WADA’s approach to human rights:
WADA has long claimed that the Code has been developed “giving consideration to the principles of proportionality and human rights” and relies upon an opinion of the former President of the European Court of Human Rights, Judge Jean-Paul Costa to support this. However, Judge Costa’s opinion has been given in a factual vacuum and fails to even mention the United Nations Guiding Principles on Business and Human Rights (UNGPs).
The UNGPs provide the global standard for states and businesses to protect, respect and uphold human rights. WADA – as an agency of both governments and transnational sports bodies – has a particularly strong responsibility to embed human rights within its system.

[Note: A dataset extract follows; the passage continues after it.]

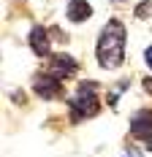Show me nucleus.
<instances>
[{"label":"nucleus","instance_id":"nucleus-3","mask_svg":"<svg viewBox=\"0 0 152 157\" xmlns=\"http://www.w3.org/2000/svg\"><path fill=\"white\" fill-rule=\"evenodd\" d=\"M33 92L44 100H60L62 95V81L52 73H35L33 76Z\"/></svg>","mask_w":152,"mask_h":157},{"label":"nucleus","instance_id":"nucleus-4","mask_svg":"<svg viewBox=\"0 0 152 157\" xmlns=\"http://www.w3.org/2000/svg\"><path fill=\"white\" fill-rule=\"evenodd\" d=\"M130 136L136 141H144L147 149H152V109H138L130 117Z\"/></svg>","mask_w":152,"mask_h":157},{"label":"nucleus","instance_id":"nucleus-9","mask_svg":"<svg viewBox=\"0 0 152 157\" xmlns=\"http://www.w3.org/2000/svg\"><path fill=\"white\" fill-rule=\"evenodd\" d=\"M122 157H144V155H141L138 149H133V146H128V149L122 152Z\"/></svg>","mask_w":152,"mask_h":157},{"label":"nucleus","instance_id":"nucleus-8","mask_svg":"<svg viewBox=\"0 0 152 157\" xmlns=\"http://www.w3.org/2000/svg\"><path fill=\"white\" fill-rule=\"evenodd\" d=\"M150 14H152V0H141V3L136 6V16L138 19H147Z\"/></svg>","mask_w":152,"mask_h":157},{"label":"nucleus","instance_id":"nucleus-6","mask_svg":"<svg viewBox=\"0 0 152 157\" xmlns=\"http://www.w3.org/2000/svg\"><path fill=\"white\" fill-rule=\"evenodd\" d=\"M27 46L33 49L35 57H49L52 54V30H46L41 25H33V30L27 33Z\"/></svg>","mask_w":152,"mask_h":157},{"label":"nucleus","instance_id":"nucleus-1","mask_svg":"<svg viewBox=\"0 0 152 157\" xmlns=\"http://www.w3.org/2000/svg\"><path fill=\"white\" fill-rule=\"evenodd\" d=\"M125 41H128L125 25L120 19H109L95 44V60L103 71H117L125 63Z\"/></svg>","mask_w":152,"mask_h":157},{"label":"nucleus","instance_id":"nucleus-12","mask_svg":"<svg viewBox=\"0 0 152 157\" xmlns=\"http://www.w3.org/2000/svg\"><path fill=\"white\" fill-rule=\"evenodd\" d=\"M111 3H128V0H111Z\"/></svg>","mask_w":152,"mask_h":157},{"label":"nucleus","instance_id":"nucleus-10","mask_svg":"<svg viewBox=\"0 0 152 157\" xmlns=\"http://www.w3.org/2000/svg\"><path fill=\"white\" fill-rule=\"evenodd\" d=\"M144 63H147V68L152 71V46H147V52H144Z\"/></svg>","mask_w":152,"mask_h":157},{"label":"nucleus","instance_id":"nucleus-11","mask_svg":"<svg viewBox=\"0 0 152 157\" xmlns=\"http://www.w3.org/2000/svg\"><path fill=\"white\" fill-rule=\"evenodd\" d=\"M144 90H147V92L152 95V76H147V78H144Z\"/></svg>","mask_w":152,"mask_h":157},{"label":"nucleus","instance_id":"nucleus-7","mask_svg":"<svg viewBox=\"0 0 152 157\" xmlns=\"http://www.w3.org/2000/svg\"><path fill=\"white\" fill-rule=\"evenodd\" d=\"M65 16H68V22L82 25V22H87V19L92 16V6L87 3V0H71L68 8H65Z\"/></svg>","mask_w":152,"mask_h":157},{"label":"nucleus","instance_id":"nucleus-5","mask_svg":"<svg viewBox=\"0 0 152 157\" xmlns=\"http://www.w3.org/2000/svg\"><path fill=\"white\" fill-rule=\"evenodd\" d=\"M79 71V63H76L71 54H65V52H57V54H49V60H46V73H52V76H57L60 81L65 78H71Z\"/></svg>","mask_w":152,"mask_h":157},{"label":"nucleus","instance_id":"nucleus-2","mask_svg":"<svg viewBox=\"0 0 152 157\" xmlns=\"http://www.w3.org/2000/svg\"><path fill=\"white\" fill-rule=\"evenodd\" d=\"M101 111V98H98V87L95 81H79L76 92L68 98V114L74 122H84Z\"/></svg>","mask_w":152,"mask_h":157}]
</instances>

This omission means that the human rights analysis accompanying the 2021 Code has been done without any factual understanding of the impact of the system on the rights and wellbeing of the people most affected by it – the athletes. WADA therefore does not know, and cannot show, whether its system including the sanctions it imposes are proportionate and human rights compatible.
WADA must understand and prevent harm:
In the recently completed Code review process, the World Players Association, which represents 85,000 athletes through more than 100 player associations in over 65 countries, tabled many cases of manifest injustice with WADA. Harmful human rights impacts arose from testing processes, data and privacy breaches, arbitrary dispute resolution procedures and sanctions that had a devastating impact on the careers and wellbeing of athletes who clearly are not ‘cheats’.
To implement the UNGPs, WADA must: (1) develop a binding athlete rights policy based on internationally recognised human rights (which the Athletes’ Anti-Doping Rights Act does not purport to be); (2) conduct ongoing due diligence to assess actual and potential adverse human rights impacts; (3) provide access to an effective remedy where athlete rights are violated, and; (4) engage with key stakeholders including athletes and their legitimate representatives.
As a first step, World Players has proposed that WADA commissions independent research so that it can understand the impact its systems and sanctions have on athletes.
Swift action on these matters presents a win-win for WADA as it will be able to work to prevent harmful impacts and build enhanced athlete trust and confidence as an athlete aware regulator of the global anti-doping effort.